Abstract

This paper studies the cooperative output regulation problem for a class of nonlinear multiagent systems modeled by nonlinear dynamics under a general directed communication topology. A type of distributed internal model is introduced to convert the cooperative output regulation problem into a robust stabilization problem of a so-called augmented system. Based on the Lyapunov stability theorem and -matrix theorem, a kind of distributed output feedback controller only using the relative outputs of neighboring agents together with its stability analysis is further proposed with the aid of the backstepping technology, under which the outputs of the followers will asymptotically converge to that of the leader if, for each follower, there exists at least a directed path from the leader to the follower. Finally, a numerical example is provided to illustrate the effectiveness of the analytic results.

1. Introduction

In recent decades, the cooperative control problem of distributed dynamic systems has received compelling attentions from various scientific communities for its widespread applications in many areas such as swarm of animals, collection motion of particles, unmanned aerial vehicles, and distributed sensors networks, to name a few.

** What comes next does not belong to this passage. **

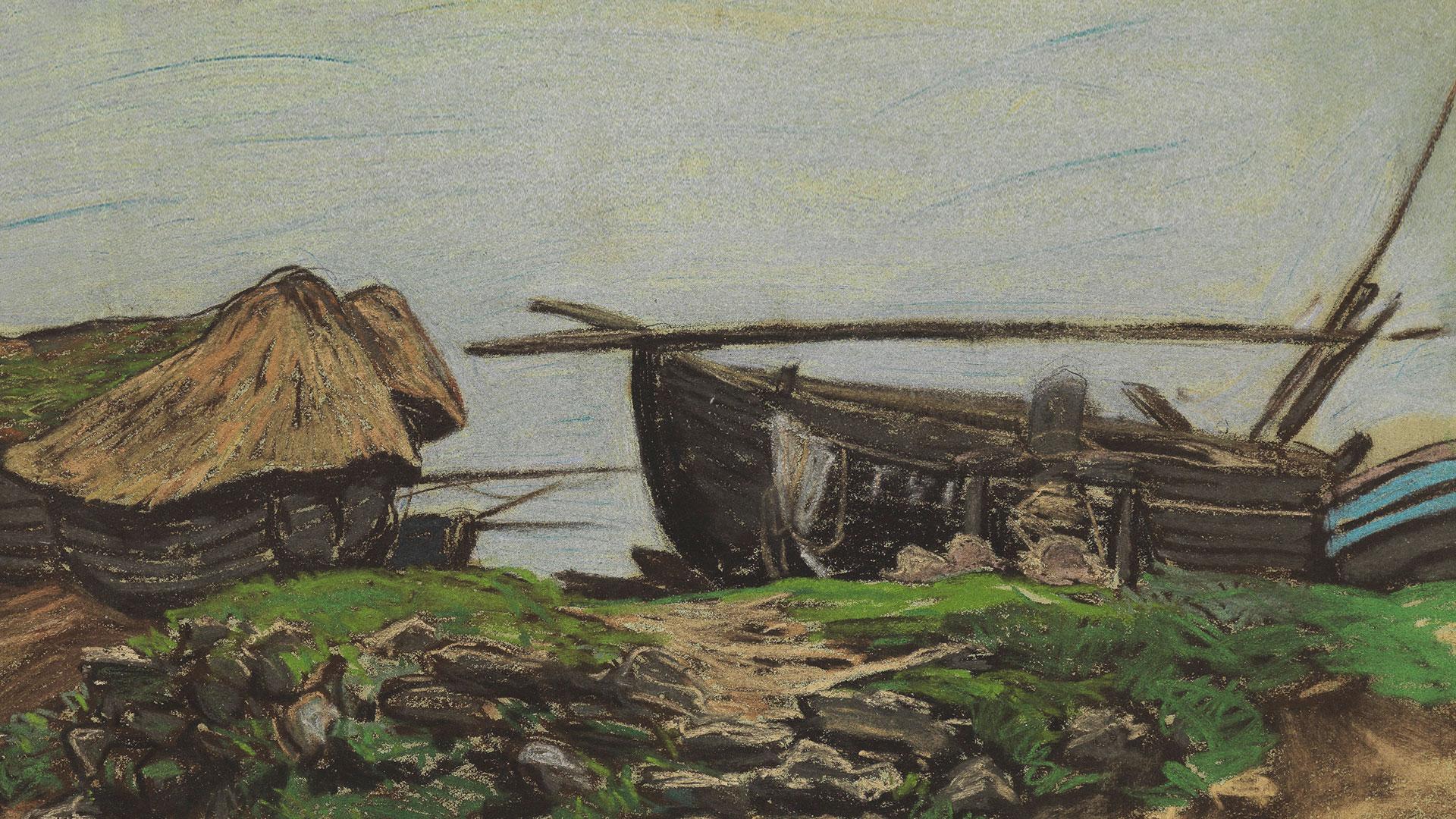 Monet, Claude, Près d'Étretat, 1868~B71_0204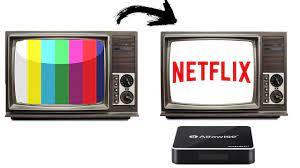 ANDROİD TV BOX(KUTUSU) NEDİR, NE DEĞİLDİR?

As part of cooperative control, control problems for multiagent systems (MAS) mainly involve designing distributed controllers for each individual agent in the group to make the whole system accomplish specified missions by local interactions with the neighboring agents, due to its lack of global information of the whole system. Several interesting problems in the field have been studied widely, including consensus, formation, flocking, coverage, and leader-following coordination [1–5].

Among these problems, leader-following consensus problem, where the motion of the leader is independent of all other agents and followed by all the other ones, is an active topic recently. The basic idea of the leader-following consensus is that each agent updates its information state on the basis of a consensus protocol. The consensus protocol is an interaction rule that specifies the information exchange between an agent and all of its neighbors in the network [6]. Leader-following consensus algorithms have been investigated in various works [7–11]. Those algorithms take the form of first- or second-order linear dynamics. Meng et al. [11] focus on the leader-following consensus problem for identical linear multiagent systems subject to control input saturation where the linear systems are neutrally stable double integrator systems. In addition, different conditions on communication graphs to achieve the consensus have been explored. Zhu and Cheng [7] give different conditions to guarantee the leader-following consensus of second-order multiagent systems with fixed and switching topologies as well as nonuniform time-varying delays. A common feature of those existing works on leader-following consensus is that the intrinsic nonlinear dynamics of each agent are not considered. In order to investigate and simulate more realistic multiagent systems, the nonlinearity of the agents should be taken into account. Extensions to nonlinear dynamics are studied in [12, 13], where the authors discuss the leader-following consensus problems of multiagent systems with nonlinear dynamics. Based on graph theory, matrix theory, and LaSalle’s invariance principle, Song et al. [12] propose a pinning control algorithm to solve the coupled second-order leader-following consensus problem of nonlinear multiagent systems at a constant reference velocity. However, they assume that the nonlinear term satisfies the Lipschitz condition. For the general nonlinear term with local Lipschitz condition, a consensus algorithm is developed with the aid of the cyclic-small-gain theorem to solve the coordination control problem with second-order dynamics under directed topology in our previous work [5] by using the state feedback of the agents.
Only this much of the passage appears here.